萧飞白见辛夷如此躲他,叹了一声,慢悠悠地回答着未央的话:“二婶娘若是知道了,必会问你讨了来。”
“想我一把年龄尚未成家,可是将婶娘急得生了好几根白头发。”
萧飞白没皮没脸,肆无忌惮,未央骂了他几句,便将话题转过。
——辛夷虽然在勾栏院待过,但面皮颇薄,若再纠缠这个话题,只怕她更为难堪。
未央饮着茶,与萧飞白说自己要去北海找外祖父的事情,想让萧飞白找些合适的人,在她走的这段时间里替她打理铺子与田产。
萧飞白一口应下,眸光轻转,笑道:“未未远行,我这个当舅舅的,怎能不陪着未未一同前去?”
“路上若是遇到对未未图谋不轨的歹人,舅舅可是会担心的。
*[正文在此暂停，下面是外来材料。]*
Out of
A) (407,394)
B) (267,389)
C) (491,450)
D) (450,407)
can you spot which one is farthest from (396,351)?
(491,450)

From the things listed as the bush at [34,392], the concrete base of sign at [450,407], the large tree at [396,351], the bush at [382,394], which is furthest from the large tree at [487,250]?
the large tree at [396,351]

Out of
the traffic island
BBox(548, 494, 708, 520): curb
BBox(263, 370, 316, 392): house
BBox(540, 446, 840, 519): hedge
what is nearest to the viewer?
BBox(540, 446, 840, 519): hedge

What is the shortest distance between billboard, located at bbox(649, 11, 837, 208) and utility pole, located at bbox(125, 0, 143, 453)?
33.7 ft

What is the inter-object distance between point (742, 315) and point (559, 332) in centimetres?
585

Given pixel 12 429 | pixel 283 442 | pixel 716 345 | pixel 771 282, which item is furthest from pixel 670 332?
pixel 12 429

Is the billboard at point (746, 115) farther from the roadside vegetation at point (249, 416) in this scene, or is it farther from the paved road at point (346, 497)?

”
一席话被萧飞白说得黏黏糊糊,未央听得脚趾都不自然地勾了起来。
心里只想着,萧飞白幸亏是个男子,若是女子,必是祸国妖姬——甜腻腻的情话拈手便来,勾栏院的花魁都没他这般多情。
未央虽听不惯萧飞白的风流话,但萧飞白同行,她的安全便多了一层保证,当下便应了下来,与萧飞白商讨完让谁接手她的铺子与田产后,便着手安排出行事宜。
三日后,云淡风轻,吉,宜远行,访亲友。
未央的马车出了府,浩浩荡荡向华京城门而去。
长途跋涉去北海是个体力活,未央斜倚在马车的引枕上,闭目休息养精神。
马车外,不时传来萧飞白的声音。
萧飞白是华京城鼎鼎有名的人物,人缘好,交友光,无论走到哪,都有人与他答话。
他便骑在马上,轻摇从何晏铺子里顺来的新的描金折扇,笑眯眯地与向他打招呼的人说着话。
行了一路,他便说了一路,暧昧的话语让马车上的未央听得眼皮直跳,甚至开始怀疑自己与萧飞白一同上路,是否是个好的选择。
好在出了华京城,路上行人减少,萧飞白的话也少了许多,未央终于得了片刻的安静。
然而没过多久,外面又传来了萧飞白清朗的声音:“未未,对你图谋不轨的——”
马车外的萧飞白看着面无表情的何晏,硬生生将“歹”字咽下,摇着描金折扇的动作微微一顿,继续说道:“……人终于出现了。”
作者有话要说:萧飞白:我!锃光瓦亮的电灯泡!
何晏漠然看了一眼萧飞白,便把目光移到马车上。
微风掀起轿帘的一角,依稀可见少女斜倚引枕的身影,纤细却也执拗,如风中竹,谷中兰。
何晏看了一眼,便收回目光,向萧飞白道:“我回祖籍北海。”
萧飞白挑了挑眉,揶揄道:“好巧,我与未未也去北海。”
巧个屁,分明是何晏故意的——顶着商户何家的身份,便真把自己当北海何家了?
他与未未哪个不知,何晏天家子孙的身份。
何晏颔首,道:“即使如此,可一起同行。”
萧飞白拉长了声音,向马车上的未央道:“未未,何世子要与咱们同行,你怎么看?”
未央睁开眼,眼底闪过一抹讶色。
姜黎在外祖父身上下的有蛊虫,能顺着蛊虫的气息顺藤摸瓜找到外祖父曾在哪停留过,有姜黎一起同行,她找外祖父的事情会事半功倍。
她本来还在纠结,要如何向何晏开口,将姜黎暂时借给她一段时日用来找外祖父,哪曾想,她尚未想好说辞,何晏便带着姜黎一同过来了。
未央颇为意外,连忙将靠在引枕上的身体往外移了移,手指撩开轿帘,看了看马车外的何晏。
何晏一袭龙胆色的劲装,下压的眉峰有着一丝淡淡的厌世感,见她看过来,瞥了她一眼后,又把目光转向别处,好像他并无意与她一起去北海,不过是顺道而行,不得不邀请她一同上路罢了。